Turning with a frying pan in his hand, Gavin caught Emily’s gaze. He grinned and did some fancy flick with his wrist, popping what appeared to be pasta up from the pan the way a trained chef would. “Quite talented, right?” he asked, reaching for his bottle of cold brew on the counter. After downing a sip, he attempted to show off again only to flop half of the noodles onto the floor. Marinara sauce coated the kitchen from one end to the other.
Gavin looked up from the mess half-laughing and half-groaning while rolling his eyes. Needless to say, he was the only one groaning, because right along with Emily belting out a laugh, so did his parents. Several damp paper towels, some cleaning product, and a quick mop of the floor later, Mr. Show Off’s failed attempt was a thing of the past. Within a half hour, Lillian had everything under control.
The four sat down in the dining room for a hearty, home-cooked meal of house salad, breaded eggplant parmesan, Italian bread, and courtesy of Gavin, a tiny helping of pasta. Emily relaxed a bit, enjoying the conversation while she could. She knew their news would soon end it.

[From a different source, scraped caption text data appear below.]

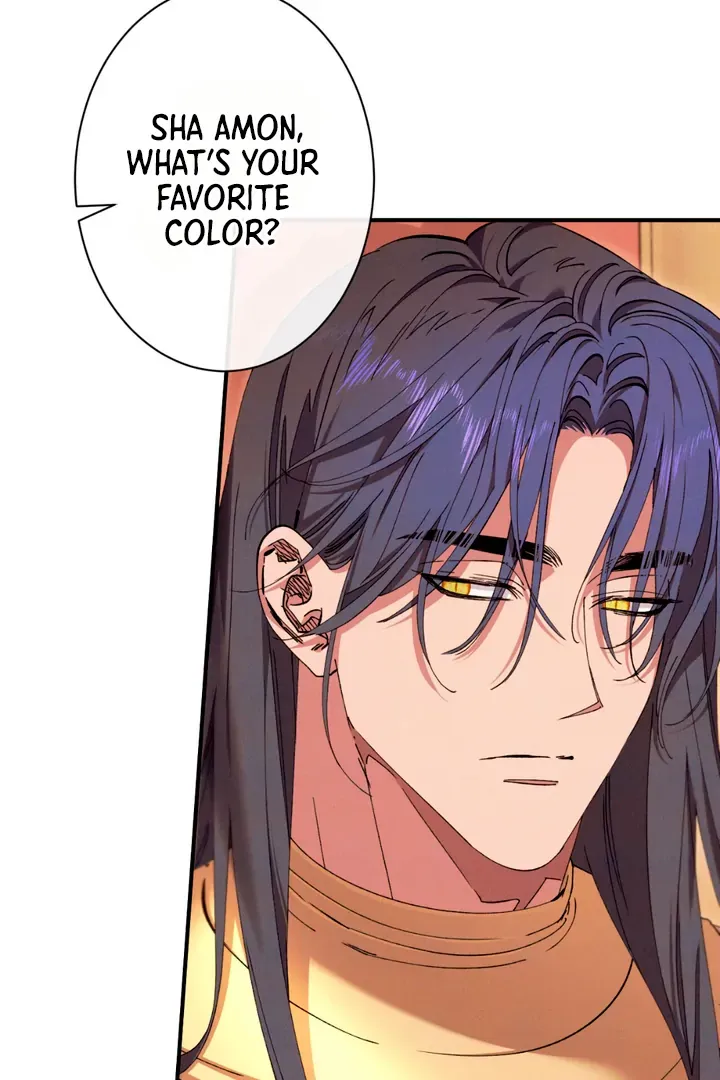 The Snake that Swallowed the Pomegranate Chapter 2 page 40 - 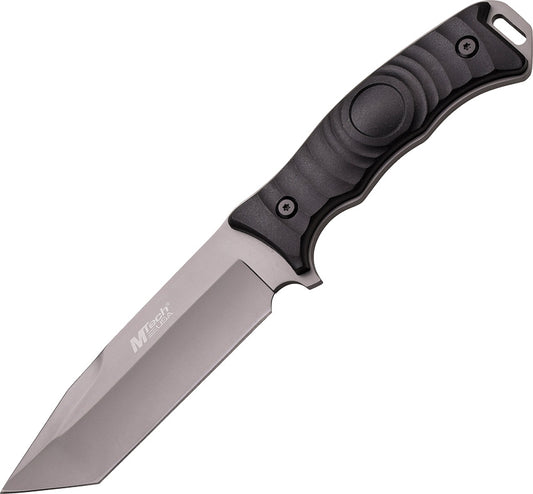 Fixed Blade Titanium Tanto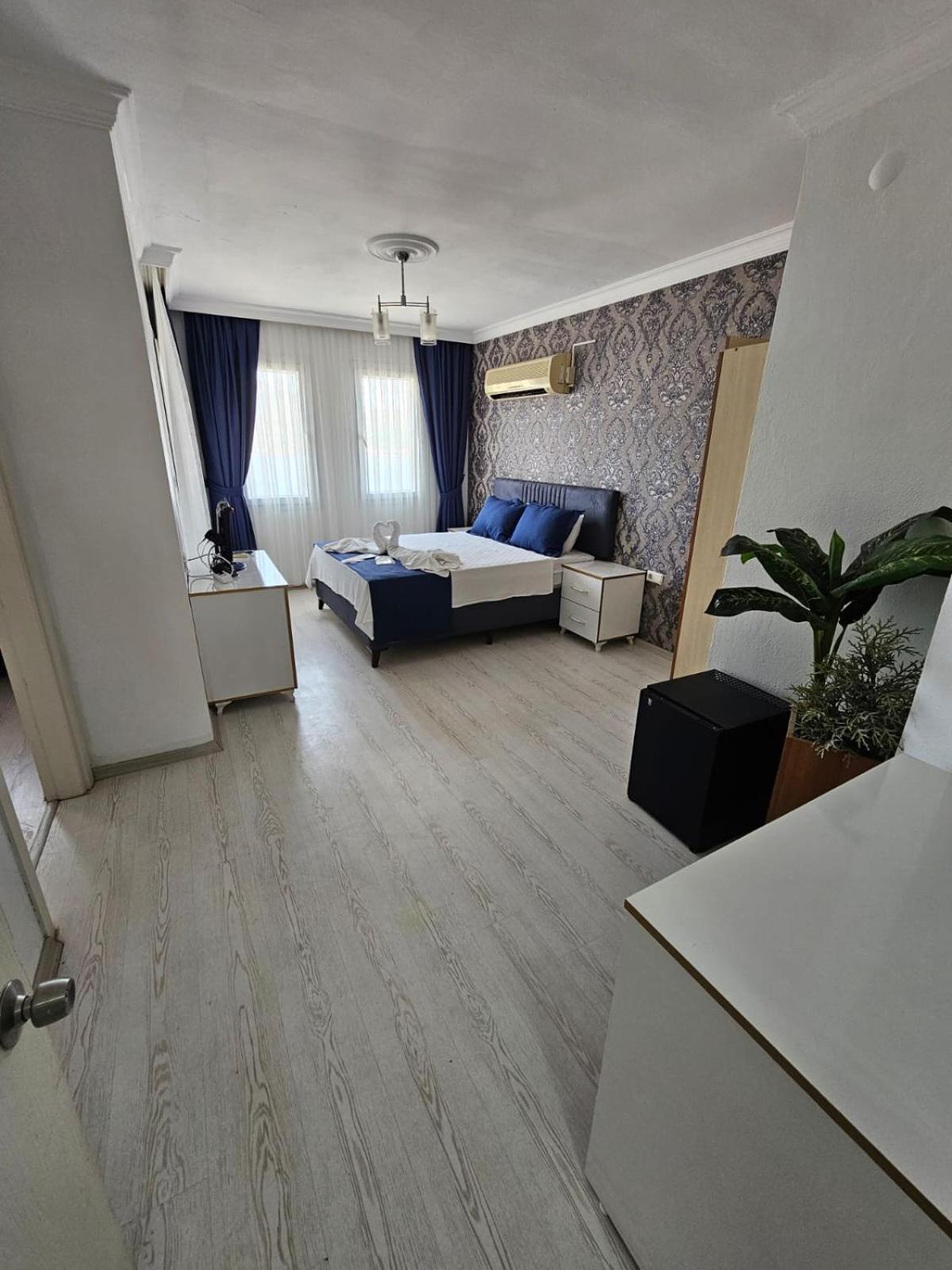 Yenifoca Ersan Hotel エクステリア 写真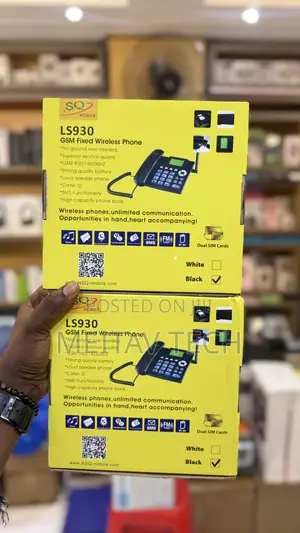 Sq Mobile Landline Ls930 Dual Sim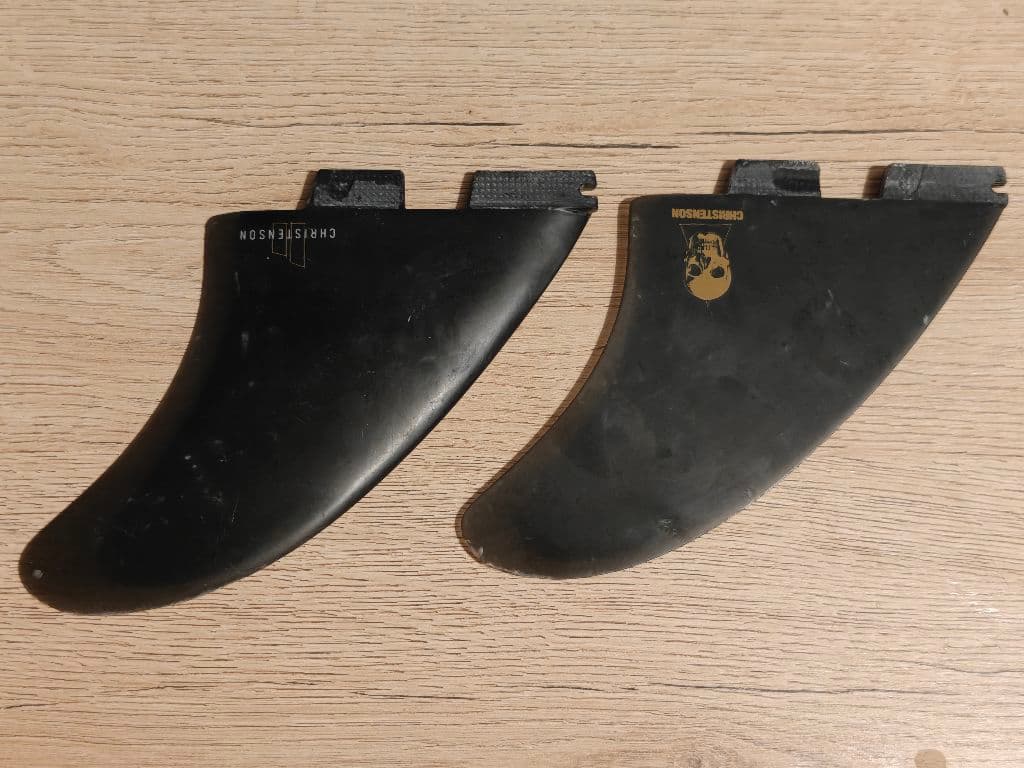 Quillas FCS II Christenson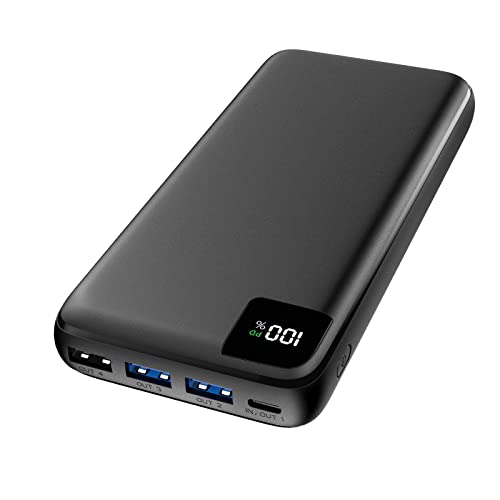 Bilivein Power Bank - 27000mAh Portable Charger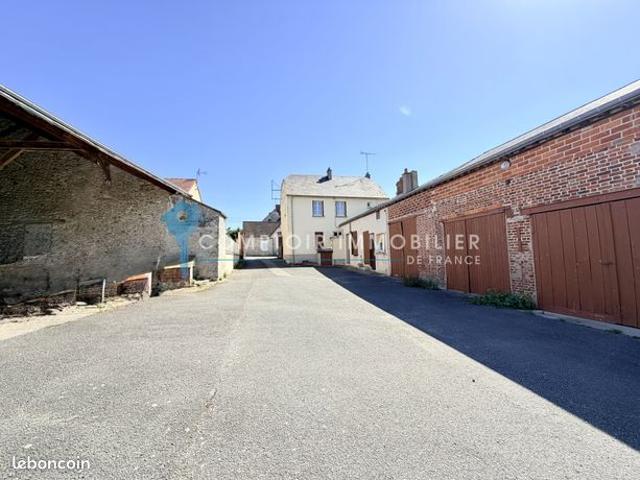 Propriété 7 pièces 132 m²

She learned Chad and Lillian met while attending Harvard Law School. Not quite your typical “love at first sight” story, but Emily found out where Gavin gained his tendency to relentlessly pursue what he wanted. Chad had chased Lillian for two semesters, insisting he was the man for her, until she eventually agreed to go out on one date with him. Emily inwardly laughed at how that apple didn’t fall far from the tree. To their surprise, Lillian found out she was pregnant with Colton the following year. They agreed she would leave school for the time being to stay home and raise Colton. A shotgun wedding, another baby, a mortgage, a dog, and Little League baseball practices later, Lillian never made her way back to law school. However, as Emily took in the story of their life together, there didn’t seem to be an ounce of regret in either of their eyes when they looked at one another. Instead, a lifetime of love and memories bled through every word, smile, and hoot of laughter.

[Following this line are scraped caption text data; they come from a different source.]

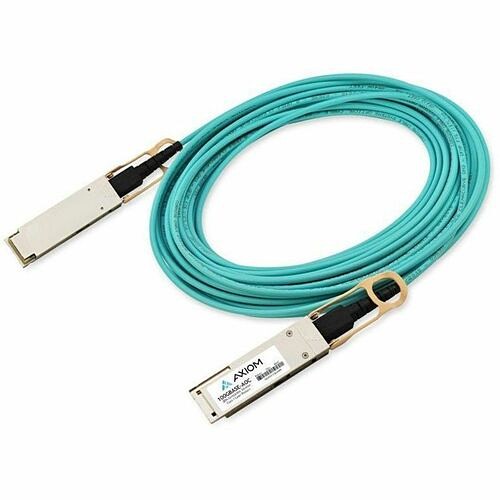 Axiom Memory A-Q200-Q200-7M-AX Cables Axiom 200gbase-aoc Qsfp56 Active Optical Cable 7m - Axiom 200gbase-aoc Qsfp56 Active Optical Cable A Aq200q2007max 198105027906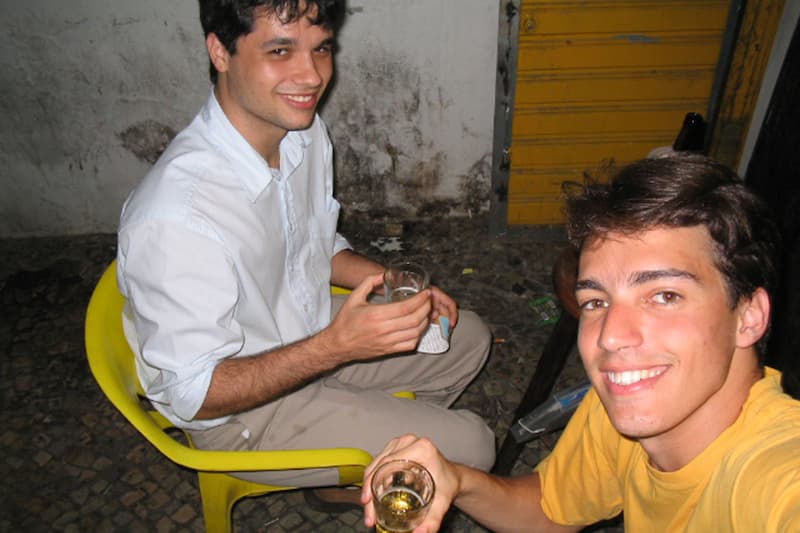 primeira reunião de negócios do Rede Parcerias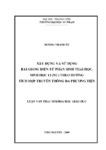 Vận dụng phương pháp trắc nghiệm khách quan trong kiểm tra đánh giá kết quả học tập môn điện kỹ thuật tại trường Cao đẳng Công nghiệp Việt Đức.pdf.jpg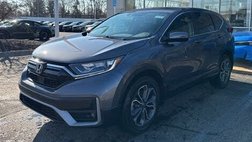 2021 Honda CR-V EX-L
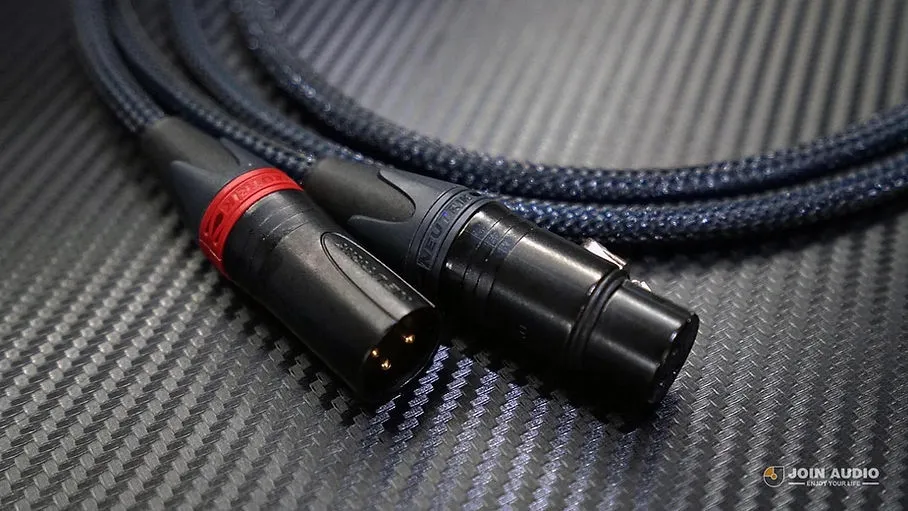 荷蘭 Siltech Classic Anniversary 550i 頂級發燒 XLR 平衡訊號線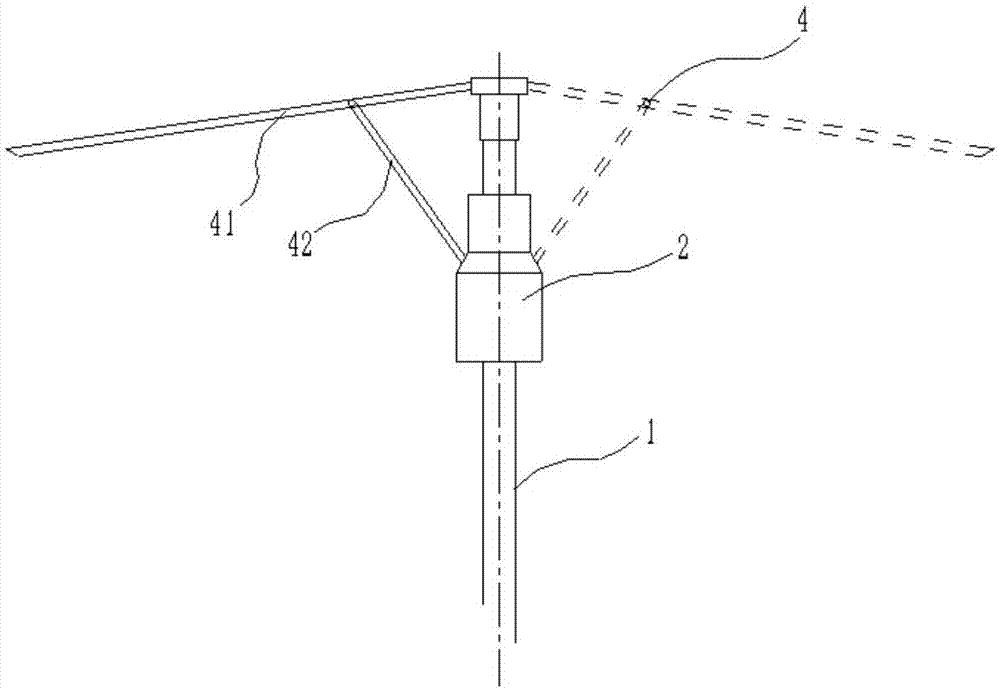 雨伞支撑机构运动简图图片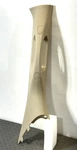 09-24 Ram Cl 1500-3500 Front Right Molding Beige A-pillar Cover Trim Panel Oem. Fixed Price $46.50.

After clearing the remnants of dinner from the table and waiting for his parents to bring dessert into the dining room, Gavin couldn’t help but hear Emily’s heel pat the hardwood floor in relentless, jerky taps. The sound echoed, pouncing off the walls like raindrops against a glass window. God, he hated that she was so nervous. It scorched his heart.

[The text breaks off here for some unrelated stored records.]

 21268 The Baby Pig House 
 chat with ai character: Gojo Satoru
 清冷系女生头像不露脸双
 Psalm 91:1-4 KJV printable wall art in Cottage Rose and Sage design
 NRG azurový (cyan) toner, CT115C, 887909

Before he could tell her everything was going to be fine, his parents breezed into the room, his father gripping a freshly brewed pot of coffee and his mother holding a homemade apple pie. With their seats reclaimed, Lillian sliced into the just out-of-the-oven dessert and served them each a slice. Staring at his father from across the table, Gavin could see he was nervous as well. His ashen, troubled expression told all. Gavin couldn’t even feign a smile as he slugged back the rest of his beer in one long gulp. Hell. His nerves were lighting up, but he knew he needed to strike up the damn conversation. However, his voice got tangled up in his racing thoughts, his words sticking to his tongue like molasses.